--- Vorliegender Auszug ---

Die argentinische Autorin hat mit diesem Roman einen spekulativen, jedoch ungemein intelligenten Beitrag geleistet zu den von Menschen verursachten Veränderungen auf unseren Planeten. Während sich die Wissenschaft allmählich darauf einigt, dass mit den ersten Atomversuchen das Erdzeitalter des Menschen, das Anthropozän, angebrochen ist, hat Pola Oloixarac längst das Kryptozän ausgerufen.

(Originaltitel: Las constalaciones oscuras)

01/2017 © by Janko Kozmus

Der Herausgeber von Kryptozän, der Verlag Klaus Wagenbach, betreibt in Zusammenarbeit mit der Autorin einen  gleichlautenden BLOG.

--- Bereitgestellte Datensätze ---

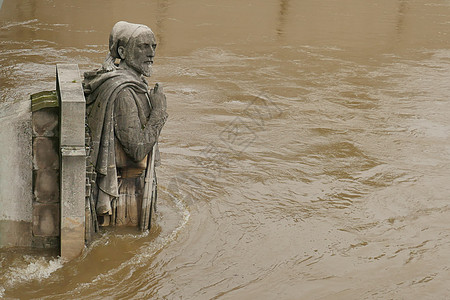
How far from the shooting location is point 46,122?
6438 millimetres

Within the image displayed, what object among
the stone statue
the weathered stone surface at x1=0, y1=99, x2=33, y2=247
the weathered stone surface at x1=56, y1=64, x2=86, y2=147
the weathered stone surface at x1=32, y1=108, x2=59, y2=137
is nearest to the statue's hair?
the stone statue

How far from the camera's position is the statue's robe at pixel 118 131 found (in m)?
6.63

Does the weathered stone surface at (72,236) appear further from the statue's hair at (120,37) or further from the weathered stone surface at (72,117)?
the statue's hair at (120,37)

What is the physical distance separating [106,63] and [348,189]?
3.75 meters

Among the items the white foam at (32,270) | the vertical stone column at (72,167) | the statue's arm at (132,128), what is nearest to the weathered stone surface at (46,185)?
the vertical stone column at (72,167)

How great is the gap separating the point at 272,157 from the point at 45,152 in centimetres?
407

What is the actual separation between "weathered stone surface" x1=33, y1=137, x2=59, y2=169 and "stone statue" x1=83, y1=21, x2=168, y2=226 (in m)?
0.36

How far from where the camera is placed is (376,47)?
16812mm

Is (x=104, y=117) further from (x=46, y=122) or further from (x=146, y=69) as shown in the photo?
(x=146, y=69)

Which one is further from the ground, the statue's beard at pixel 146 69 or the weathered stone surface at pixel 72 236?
the statue's beard at pixel 146 69

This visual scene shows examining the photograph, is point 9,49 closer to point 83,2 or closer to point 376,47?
point 83,2

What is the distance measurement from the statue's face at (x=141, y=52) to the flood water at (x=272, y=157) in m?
1.23

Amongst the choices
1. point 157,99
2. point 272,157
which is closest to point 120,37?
point 157,99

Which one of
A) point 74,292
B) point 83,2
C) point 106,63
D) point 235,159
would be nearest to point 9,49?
point 83,2
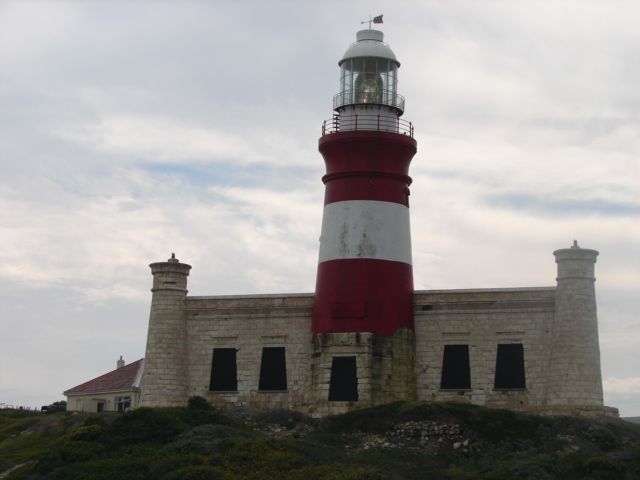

---

▶ _Arbeitsanweisung_: Führen Sie die Besprechung des Romans „Kryptozän“ im Anschluss an ihren letzten Satz weiter. Die Datensätze stehen in keinem Zusammenhang mit dem Auszug.

▶ _Lösung der Aufgabe_:
GEDANKEN AM RANDE DER LEKTÜRE VON KRYPTOZÄN:

Einer der weltweit größten Erzähler anspruchsvoll phantastischer Literatur ist zweifellos Oloixaracs argentinischer Landsmann Jorge Luis Borges. Er hat neben der Arbeit an seinem umfangreichen Werk noch Zeit gefunden, Literatur aus dem Englischen und mit Kafka aus dem Deutschen zu übersetzen. Er wird noch immer als Autor der Übersetzung von Die Verwandlung genannt (z.B. in der deutschen Wikipedia), spanischer Titel: La metamorfosis. In einem Gespräch mit dem Autor und Landsmann Fernando Sorrentino wird er auf die Abweichung im Titel der Kafka-Erzählung angesprochen. Seine Antwort ist erstaunlich: Das sei der Tatsache geschuldet, dass er nicht der Übersetzer dieses Textes sei. Als Beweis diene, neben seinem Wort, der Umstand, dass er einiges über die deutsche Sprache wisse, er wisse das Werk sei mit Die Verwandlung und nicht mit Die Metamorphose betitelt und er wisse, es hätte entsprechend übersetzt werden müssen. Aber der französische Übersetzer habe es, möglicherweise als Hommage an Ovid, als Metamorphose übertragen. Und man habe es im Spanischen ihm gleichgetan. Er, Jorge Luis Borges, habe im Übrigen nicht Die Verwandlung selbst, wohl aber die anderen Erzählungen in dem Band übertragen.- Vgl. S. 69, in: Fernando Sorrentino, Seven Conversations with Jorge Luis Borges, translated by Clark M. Zlotchew, Philadelphia 2010.